■ **EXERCÍCIO BREVE 1**: Traduza para o inglês esta frase do texto sobre direitos da personalidade nas redes sociais: "A mais banal das pessoas pode ser retratada na mais trivial das atividades."
■ **EXERCÍCIO BREVE 2**: No texto sobre direitos da personalidade nas redes sociais, quais são todas as situações cotidianas citadas antes dos dois-pontos como coisas passíveis de serem veiculadas no espaço virtual?
■ **EXERCÍCIO BREVE 3**: Reproduza do texto sobre direitos da personalidade nas redes sociais tudo o que vai de "Nesse ambiente, não" até "no espaço virtual.".

■ **TEXTO FORNECIDO**:
===============

Até onde deve ir a livre disposição de direitos da personalidade nas redes sociais? | Coluna Direito Civil

19 de outubro de 2021

O conflito entre direitos da personalidade e liberdade de expressão não representa, em si, algo novo no debate jurídico. A proteção da intimidade e da privacidade há tempos impõe limites à atividade jornalística e à veiculação de notícias sobre pessoas, sendo usados como critérios de ponderação a notoriedade das figuras retratadas e dos fatos noticiados. Todavia, a contemporaneidade traz um novo contexto, que demanda uma releitura desses tradicionais critérios: o contexto das redes sociais.

Nesse ambiente, não há meramente a circulação de informações sobre fatos relevantes ou sobre pessoas notórias. A mais banal das pessoas pode ser retratada na mais trivial das atividades. A selfie na saída do trabalho, o check-in na chegada da academia, a opinião compartilhada sobre o novo barzinho da esquina, ou até mesmo os stories gravados no percurso entre um ponto e outro da cidade: tudo é passível de ser veiculado no espaço virtual.

===============

■ **DADOS FORNECIDOS**:
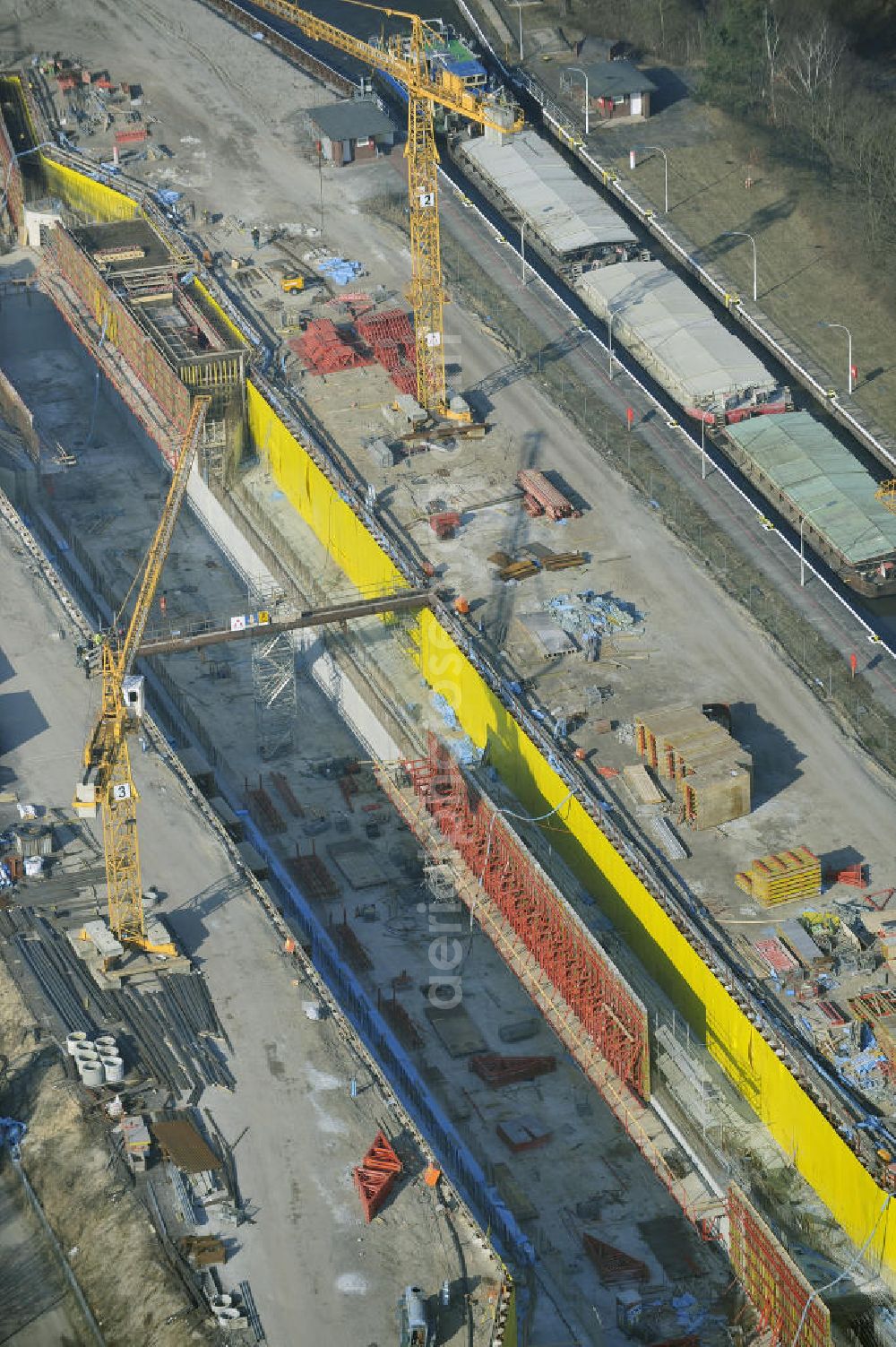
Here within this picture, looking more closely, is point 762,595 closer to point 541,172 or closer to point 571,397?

===============

■ **RESPOSTA COMENTADA 1**: The most ordinary of people can be portrayed in the most trivial of activities.

■ **RESPOSTA COMENTADA 2**:
- a selfie na saída do trabalho
- o check-in na chegada da academia
- a opinião compartilhada sobre o novo barzinho da esquina
- os stories gravados no percurso entre um ponto e outro da cidade

■ **RESPOSTA COMENTADA 3**:
Nesse ambiente, não há meramente a circulação de informações sobre fatos relevantes ou sobre pessoas notórias. A mais banal das pessoas pode ser retratada na mais trivial das atividades. A selfie na saída do trabalho, o check-in na chegada da academia, a opinião compartilhada sobre o novo barzinho da esquina, ou até mesmo os stories gravados no percurso entre um ponto e outro da cidade: tudo é passível de ser veiculado no espaço virtual.